[Selected extract Boundary: Start]

1. ## Derivtive of Inverse

Hey guys Im not sure how to do this and would be delighted with any help. I was thinking simplifying (f -1 o f)(x) and then chain rule.

Suppose that (
a, b) to(c, d) is a bijection,
and that f is differentiable on (a, b). Assuming that this implies that the inverse function
f -1 : (c, d) to (a, b) is differentiable on (c, d), show that if y0 element of(c; d) and x0= f -1(y0) then,

(f -1)'(y0) = 1/f '((f -1)(y0)), if f '(x0) is not 0

2. ## Re: Derivtive of Inverse

Originally Posted by MathJack
Hey guys Im not sure how to do this and would be delighted with any help. I was thinking simplifying (f -1 o f)(x) and then chain rule.

[Selected extract Boundary: End]

> Problem to solve
Please carry the forum thread on the derivative of an inverse function forward from its last line.

[Available data Boundary: Start]

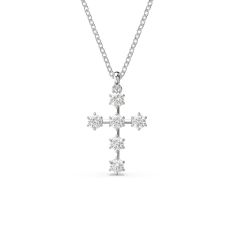 Swarovski Crystal and Zirconia Insigne Rhodium-Plated Cross Pendant Necklace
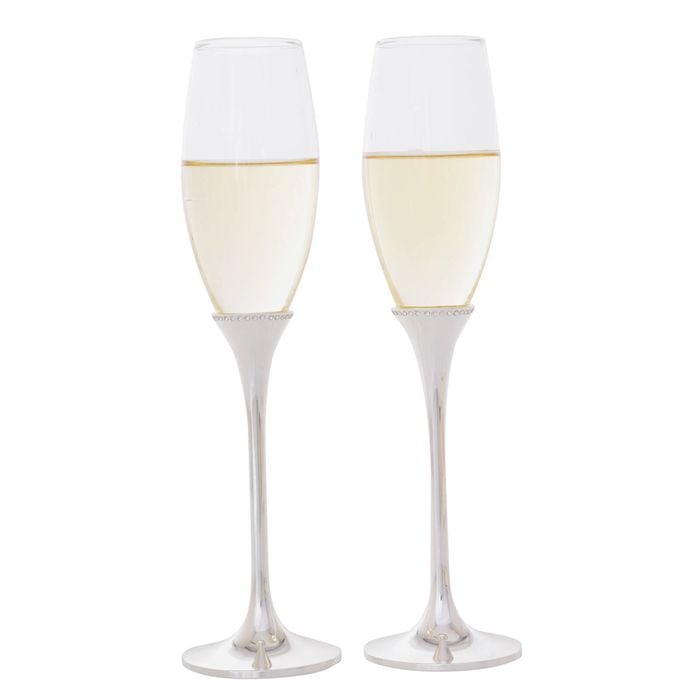 2pc Gibson Gifts Diamond Wedding Champagne Flute Set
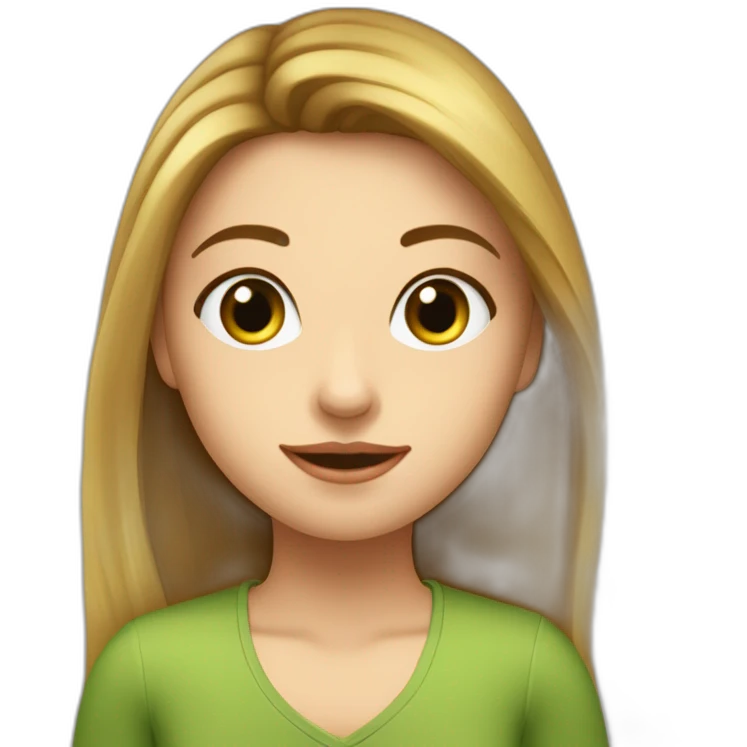fille châtain cheveux long raide peau claire yeux verts emoji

[Available data Boundary: End]

> Exercise result
Suppose that (a, b) to (c, d) is a bijection,and that f is differentiable on (a, b). Assuming that this implies that the inverse function
f -1 : (c, d) to (a, b) is differentiable on (c, d), show that if y0 element of (c; d) and x0 = f -1(y0) then,

(f -1)'(y0) = 1/f '((f -1)(y0)), if f '(x0) is not 0

Recall that $f^{-1}(f(x))=x$ thus ${D_x}\left[ {{f^{ - 1}}\left( {f(x)} \right)} \right] = \left[ {{{\left( {{f^{ - 1}}} \right)}^\prime }\left( {f(x)} \right)} \right] \cdot f'(x) = 1$.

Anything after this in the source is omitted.